> [Daftar Tugas]:
A. Dalam teks tentang pemberian gelar Pahlawan Nasional, siapa yang disebut sebagai Ketua Umum Yayasan Lembaga Bantuan Hukum Indonesia?
B. Salin dengan persis bagian teks tentang pemberian gelar Pahlawan Nasional yang dimulai dengan "YLBHI: Pemerintahan Prabowo" dan berlanjut sampai "gelar Pahlawan Nasional.".
C. Lanjutkan teks tentang kecaman YLBHI terhadap pemberian gelar Pahlawan Nasional mulai dari kalimat terakhirnya.

> [Teks Bacaan]:
-=-=-=-=-
YLBHI: Pemerintahan Prabowo niretika, merusak hukum dan HAM
Meskipun pemberian gelar Pahlawan Nasional adalah hak prerogatif presiden, hak tersebut tidaklah bersifat mutlak. Asas keterbukaan dalam Pasal 2 UU GTK hadir dengan tujuan untuk menjamin adanya partisipasi publik yang bermakna sebagai ruh dari pemberian penghargaan oleh negara, termasuk gelar Pahlawan Nasional.
“Untuk itu, kami yang berdiri dan terus berpihak pada para korban, penyintas, keluarga korban pelanggaran HAM dan kekerasan negara menyatakan dengan tegas bahwa penganugerahan gelar pahlawan nasional kepada Soeharto dan Sarwo Edhie Wibowo tidak dapat diterima karena merupakan praktik yang bertentangan dengan hukum dan menjadi sebuah upaya sistemik dalam meminggirkan upaya pengungkapan kebenaran dan juga penegakan HAM di Indonesia,” ujar GEMAS.
Ketua Umum Yayasan Lembaga Bantuan Hukum Indonesia (YLBHI) Muhammad Isnur, mengecam keras pemberian gelar pahlawan ini. Menurutnya pemberian gelar ini justru semakin menunjukkan rezim Prabowo telah semakin masuk dalam pemerintahan yang mengkhianati UUD Negara Republik Indonesia Tahun 1945, mengkhianati dan menyakiti rakyat, serta telah terbukti melakukan tindakan-tindakan tercela.
-=-=-=-=-
> [Bahan yang Disediakan]:
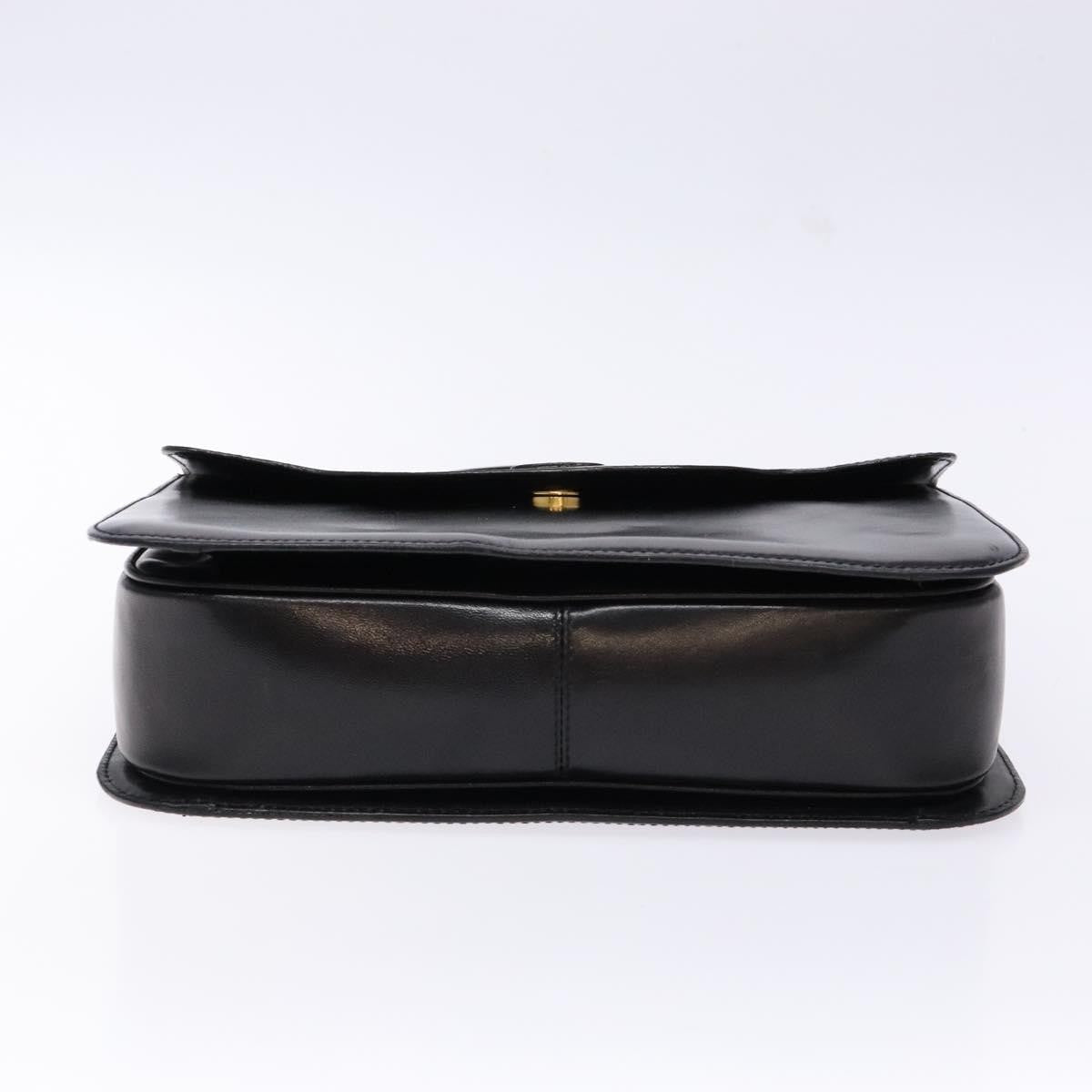 Bally Handbag - Brandsamsara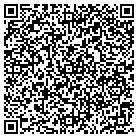 QR code with Erickson Quality Lawn Car contacts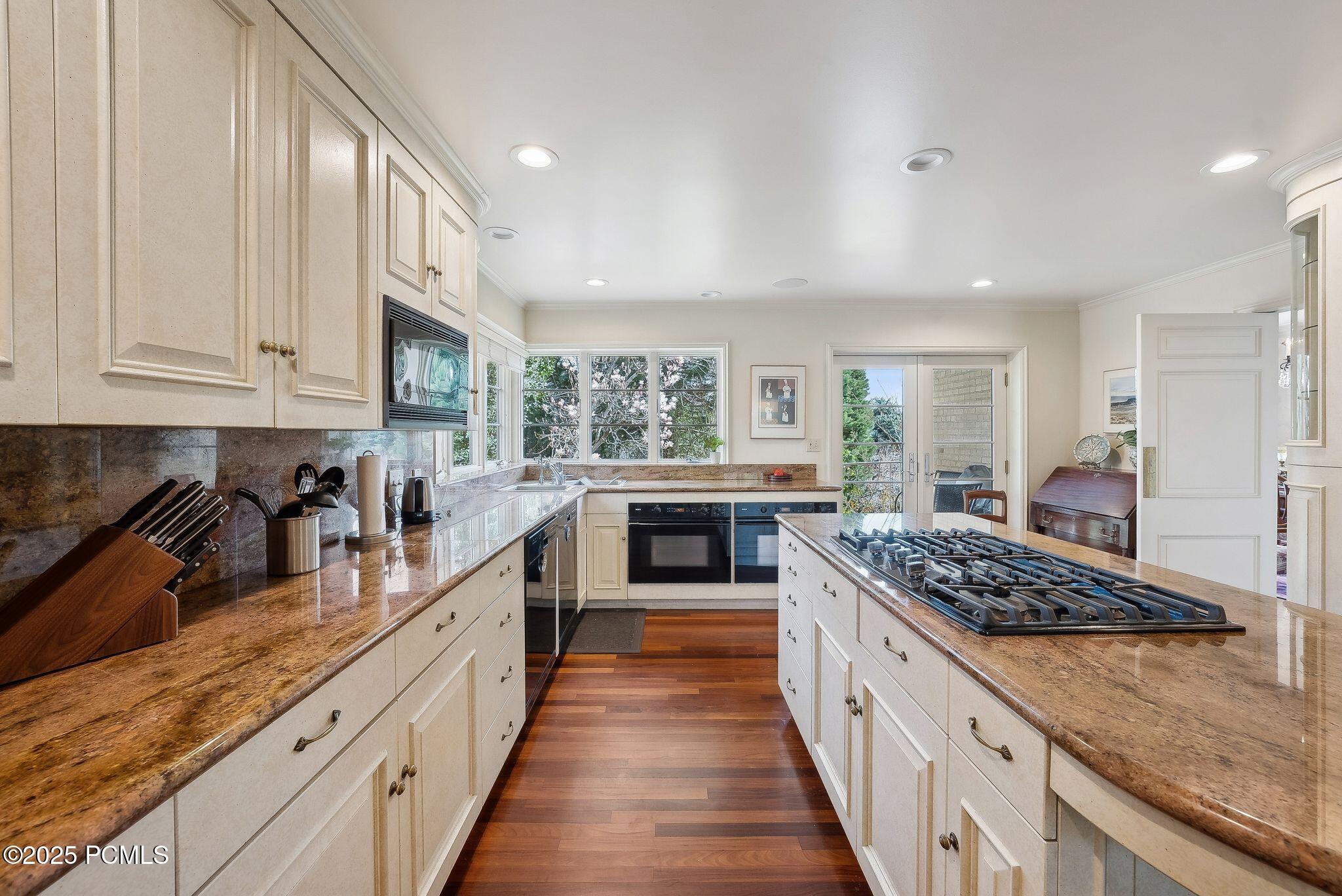 1500 E Arlington Drive, Salt Lake City, Utah image 21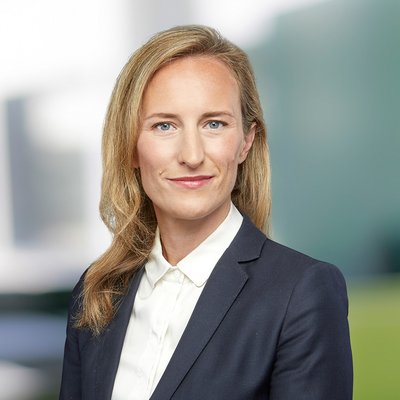 Management change at BurdaForward | Burda News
-=-=-=-=-
> [Hasil Tugas]:
A. Muhammad Isnur.

B.
YLBHI: Pemerintahan Prabowo niretika, merusak hukum dan HAM
Meskipun pemberian gelar Pahlawan Nasional adalah hak prerogatif presiden, hak tersebut tidaklah bersifat mutlak. Asas keterbukaan dalam Pasal 2 UU GTK hadir dengan tujuan untuk menjamin adanya partisipasi publik yang bermakna sebagai ruh dari pemberian penghargaan oleh negara, termasuk gelar Pahlawan Nasional.

C.
YLBHI memandang bahwa pemberian gelar pahlawan kepada Soeharto bukan hanya sebuah pengkhianatan terhadap para korban dan nilai-nilai demokrasi, tetapi juga semakin membuktikan bahwa Pemerintahan Prabowo nir etika, merusak hukum dan hak asasi manusia, tak peduli dengan anti korupsi, dan merendahkan nilai-nilai kepahlawanan.
Menurut Muhammad, gelar pahlawan hanya layak diberikan kepada mereka yang benar-benar berjuang untuk kemerdekaan, keadilan, kemanusiaan, serta kedaulatan rakyat, bukan kepada penjahat HAM dan bapak korupsi.
ICW: Penghargaan terhadap Soeharto sama saja pengabaian kepada korban
Indonesia Corruption Watch (ICW) menilai pelabelan pahlawan terhadap pemimpin paling korup dapat dianggap sebagai pelemahan gerakan antikorupsi dan upaya penghapusan kejahatan Soeharto dari catatan sejarah. Pemberian gelar pahlawan terhadap Soeharto berarti sama saja dengan mengabaikan para korban pelanggaran HAM selama masa orde baru dan melanggengkan impunitas juga merusak pendidikan antikorupsi di publik. Sebab fakta sejarah tak bisa dihindari, Soeharto merupakan salah satu presiden terkorup, tapi kemudian mendapatkan gelar pahlawan.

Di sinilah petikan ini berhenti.